My point then transposes to games found on obsolete hardware such as the Atari 2600 or even as recent as the Sega Genesis and original Playstation. There may be a healthy retro boom right now with everyone clamouring 'preserve the classics!' but it's all within a 30 year bubble. It's comprised of people who grew up with the software and may be dragging along a few younger individuals in their nostalgia consumption. These people will eventually die off, as will the 'new blood' dwindle in numbers because each younger generation won't have the same incentive to pay attention. Give it another 70 years and check on the scene then.

Well said.

I have to agree although only time will tell.
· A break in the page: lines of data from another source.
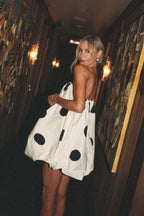 Polka Dot Print Bodycon Mini Dress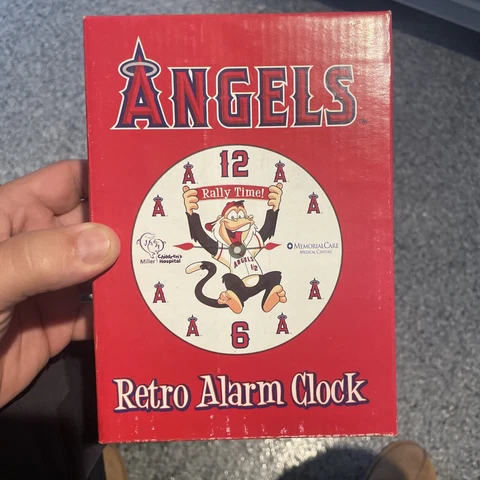 MLB Los Angeles Angels of Anaheim Rally Monkey Retro Alarm Clock New Sealed! Cover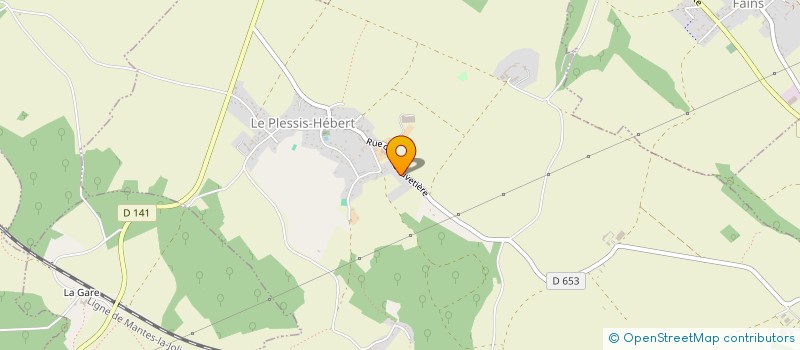 localisation de l'entreprise PATREM  LE PLESSIS-HEBERT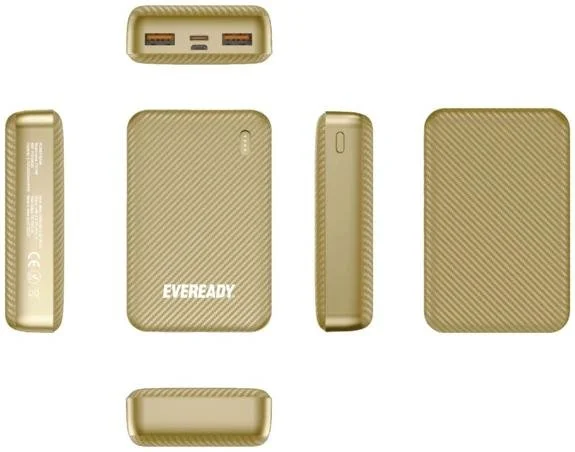 Фото: Батарея універсальна Eveready PX10M 10000mAh Gold (PX10MGD) № 6 | KTC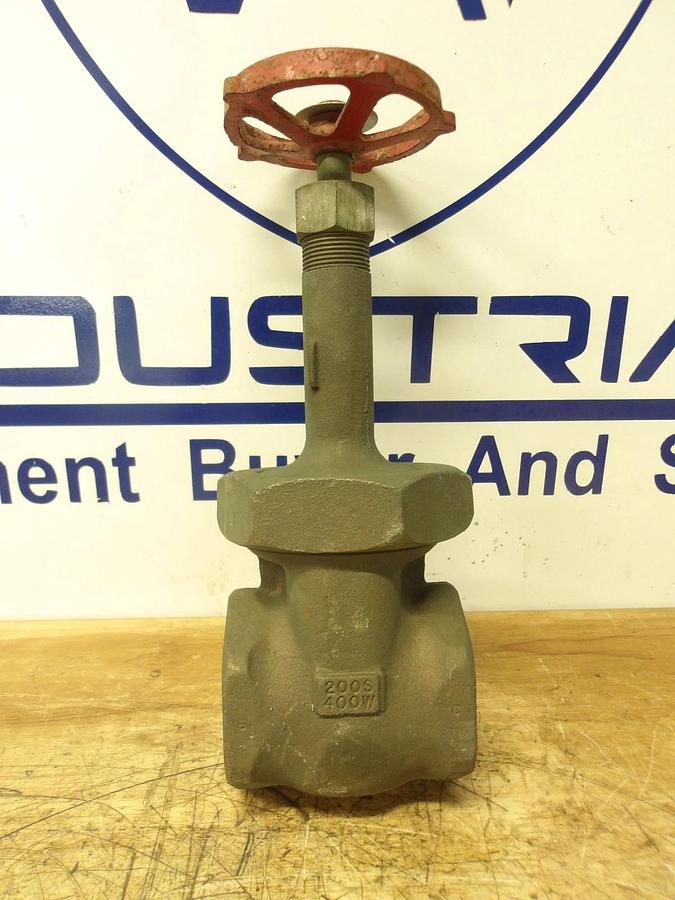 Used MILWAUKEE 2" BRASS GATE VALVE 1153-1163, #26223G NEW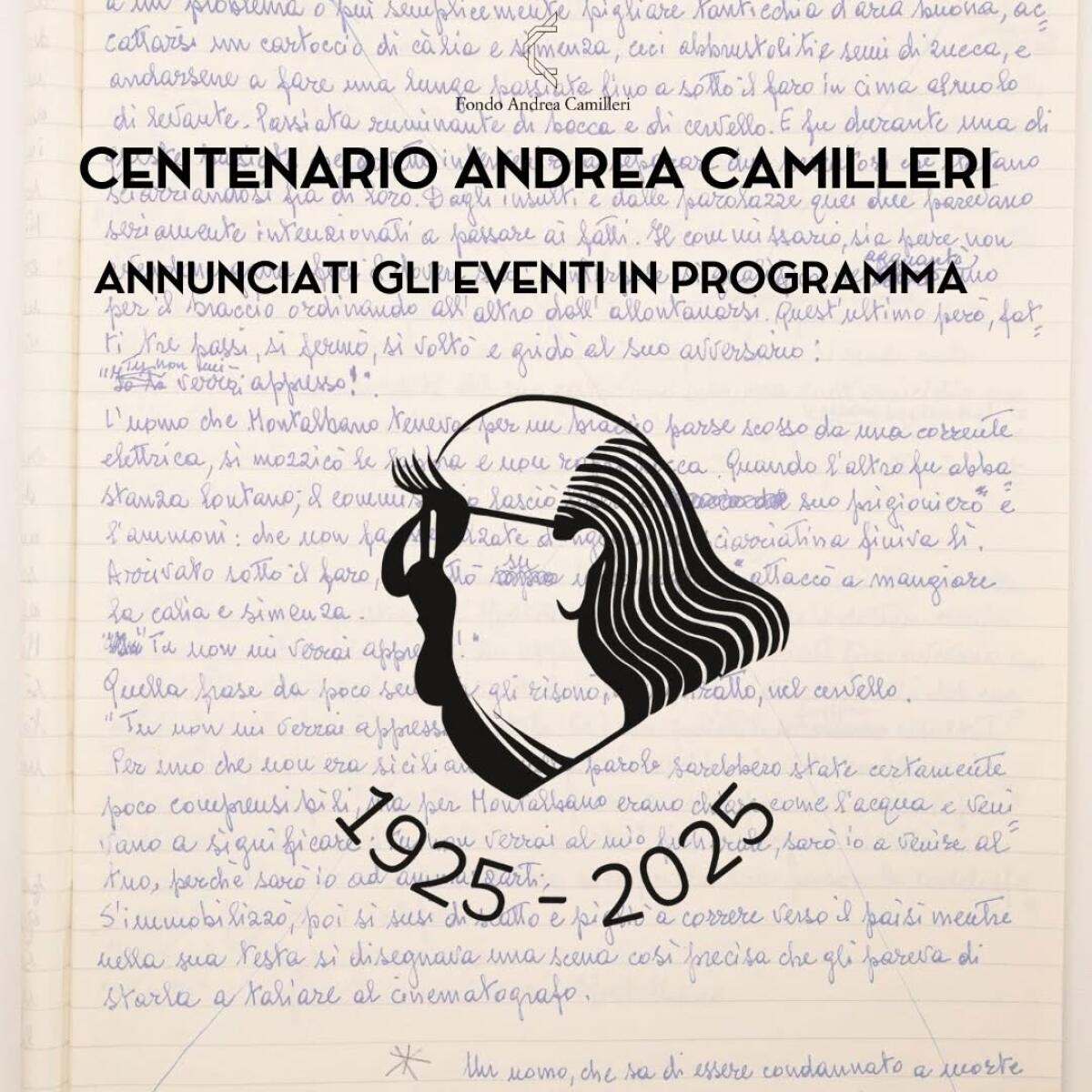 Programma per i cento anni di Cammilleri:ci sarà anche Gela - 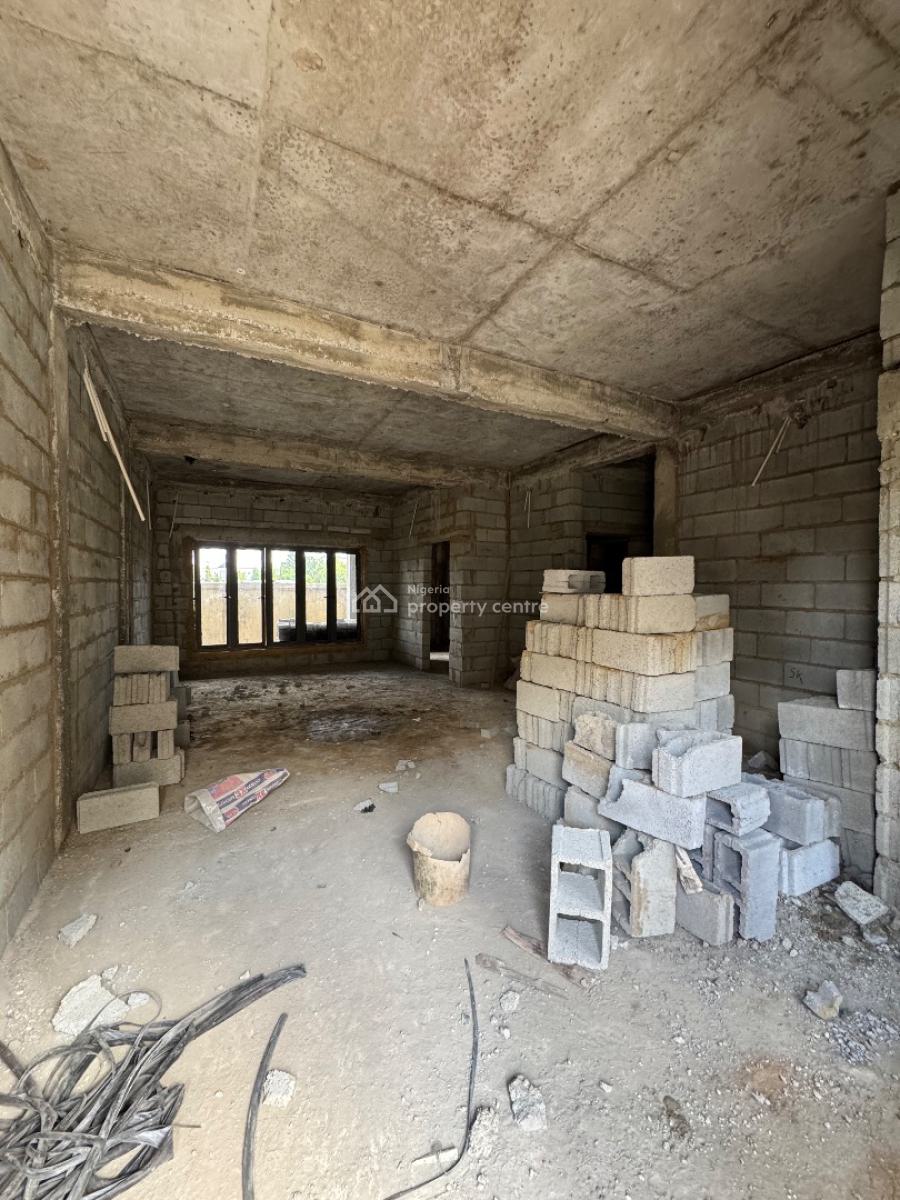 Spacious 3 Bedroom Carcass, Life Camp, Abuja, Flat / Apartment for Sale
I've taken some film classes and I can see the comparison to classic gaming. It might be hard now since some of us have lived through it but as stated above as those people die off (sorry) it will become more relevant as too what part it played in history.

roxybaby
07-11-2004, 04:30 PM
I agree to a point...certainly most of the people snapping up classic games and systems are the people who grew up with them new, but I think this kind of stuff can keep finding an audience. To me, 3-D games are neither brilliant or particularly aesthitically pleasing. And while 3-D adds something to some games, most games would just as much fun, if not better, to play in 2-D. So I kind of see classic games like drive-in movie theatres. Drive-ins were very popular and then they almost died off. They seemed dated for awhile and maybe old-fashioned. But now a whole new generation is discovering them and giving them some love. And that's how I think it will be with classic games and systems.